Revise the energy passage below, starting at "A sound American" and ending at "and environmental gain.", so that "clean energy sources" takes the place of "renewable resources".

*PASSAGE TO READ:*
********

Energy

from Newt's five Challenges

A sound American energy policy would focus on four areas: basic research to create a new energy system that has few environmental side effects, incentives for conservation, more renewable resources, and environmentally sound development of fossil fuels.

To its credit, the Bush administration has approached energy environmentalism the right way, including using public-private partnerships that balance economic costs and environmental gain.


The Bush administration's investment in developing hydrogen energy resources may be the biggest breakthrough of the next half-century. Hydrogen has the potential to provide energy that has no environmental downside. In one stroke a hydrogen economy would eliminate both air pollution and global warming concerns. Since hydrogen is abundant in the air and water around us, it eliminates both the national security and foreign exchange problems associated with petroleum. Suddenly oil would become a source of petrochemicals and cease to be a source of energy. The relative requirements for oil would shift to making plastics and away from providing fuel. The result would be a lot less reliance on the Middle East and a lot less concern over balance of payments.

********

*DATA SECTION:*
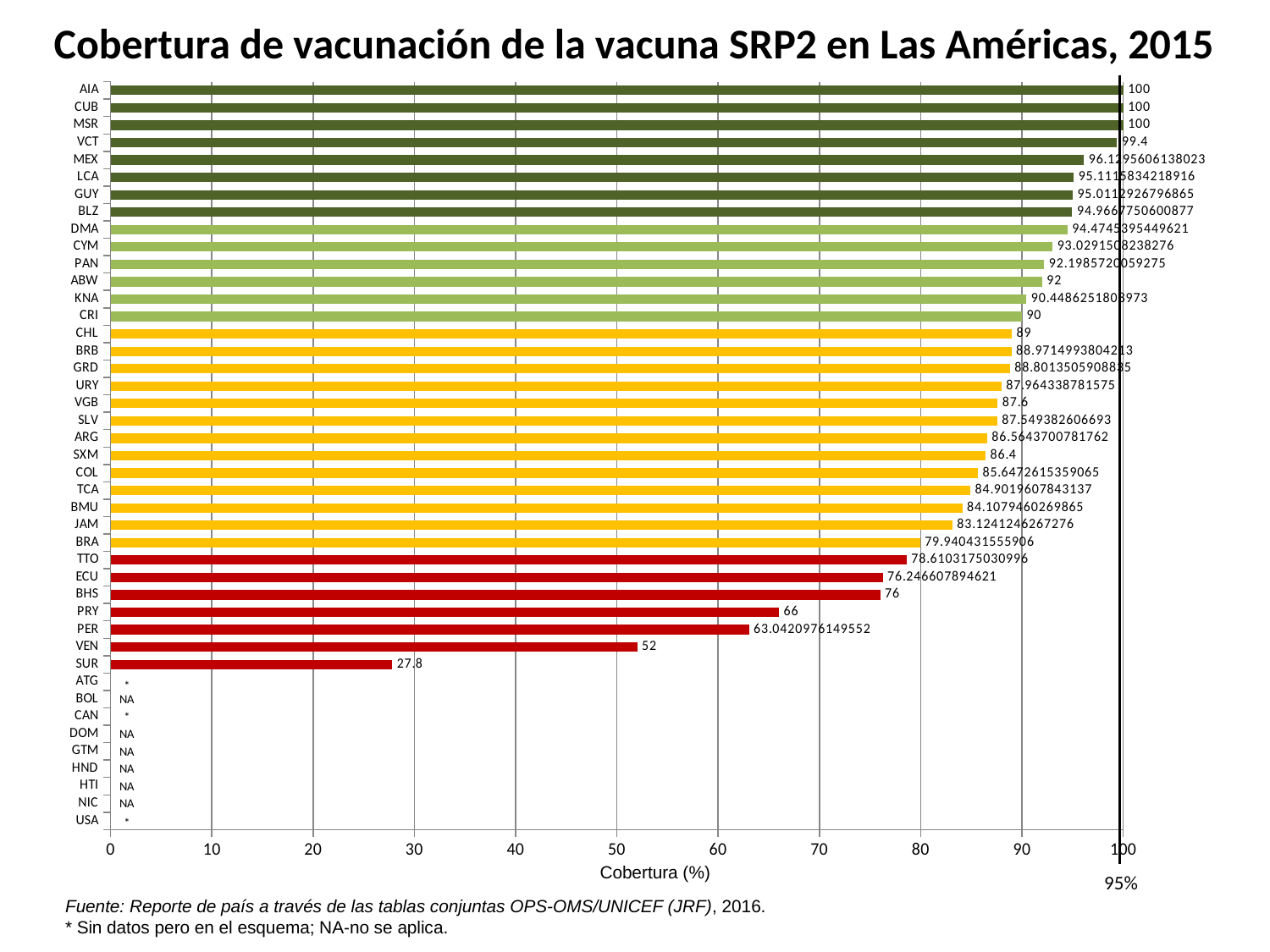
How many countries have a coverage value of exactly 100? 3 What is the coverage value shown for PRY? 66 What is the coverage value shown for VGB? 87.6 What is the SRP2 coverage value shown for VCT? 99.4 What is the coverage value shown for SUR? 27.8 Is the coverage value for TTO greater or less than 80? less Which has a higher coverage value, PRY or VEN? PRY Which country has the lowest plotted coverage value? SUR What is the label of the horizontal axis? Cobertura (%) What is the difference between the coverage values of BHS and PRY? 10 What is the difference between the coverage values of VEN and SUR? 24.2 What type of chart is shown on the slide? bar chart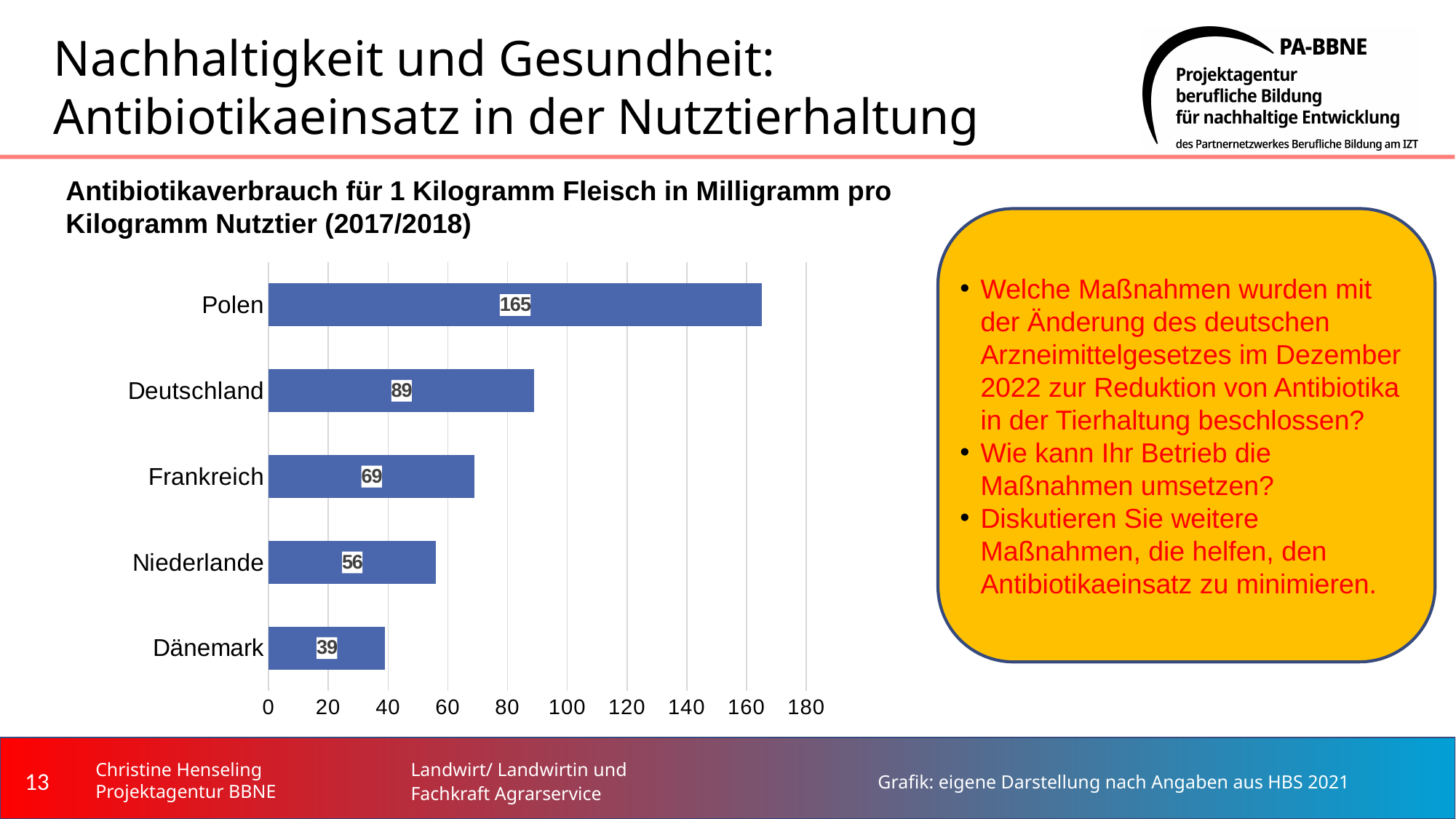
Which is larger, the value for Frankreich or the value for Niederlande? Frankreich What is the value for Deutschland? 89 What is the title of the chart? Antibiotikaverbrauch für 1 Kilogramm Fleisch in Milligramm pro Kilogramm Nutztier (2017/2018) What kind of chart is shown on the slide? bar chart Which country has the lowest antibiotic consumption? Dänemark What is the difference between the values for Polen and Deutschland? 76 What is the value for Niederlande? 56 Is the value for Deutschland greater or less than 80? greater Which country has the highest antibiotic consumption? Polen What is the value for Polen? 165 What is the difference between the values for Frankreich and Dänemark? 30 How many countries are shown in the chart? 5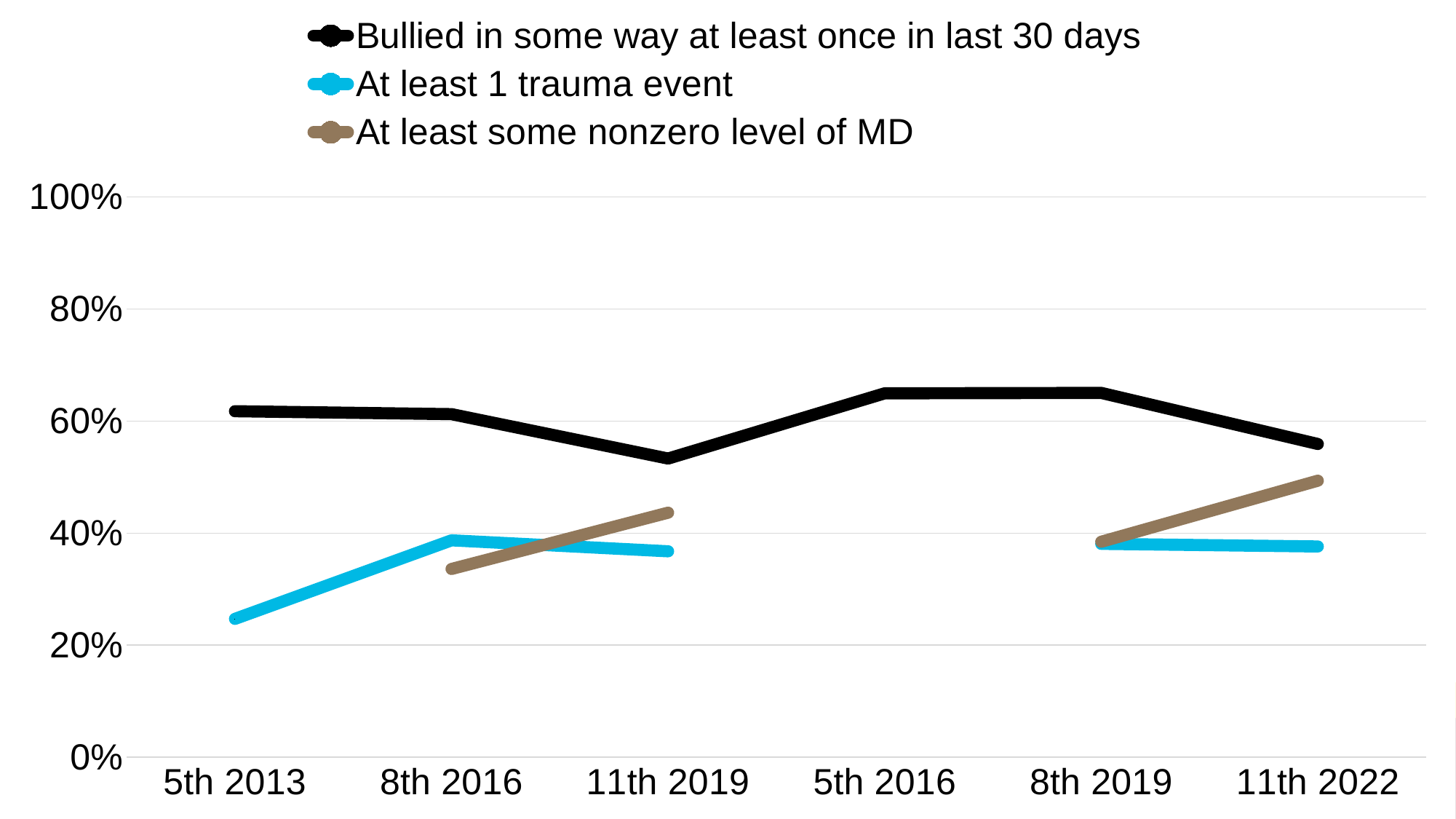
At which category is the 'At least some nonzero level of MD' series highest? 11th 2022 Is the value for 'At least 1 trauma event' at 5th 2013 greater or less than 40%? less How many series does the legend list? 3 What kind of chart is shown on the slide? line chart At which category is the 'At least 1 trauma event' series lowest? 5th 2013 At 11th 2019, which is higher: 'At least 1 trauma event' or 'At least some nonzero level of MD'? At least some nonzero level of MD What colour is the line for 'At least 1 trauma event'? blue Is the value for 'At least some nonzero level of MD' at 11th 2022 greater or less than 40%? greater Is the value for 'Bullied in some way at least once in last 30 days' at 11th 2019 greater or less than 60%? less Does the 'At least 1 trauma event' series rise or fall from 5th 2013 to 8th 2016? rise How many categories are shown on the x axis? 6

********

*THE COMPLETED TASK:*
A sound American energy policy would focus on four areas: basic research to create a new energy system that has few environmental side effects, incentives for conservation, more clean energy sources, and environmentally sound development of fossil fuels.

To its credit, the Bush administration has approached energy environmentalism the right way, including using public-private partnerships that balance economic costs and environmental gain.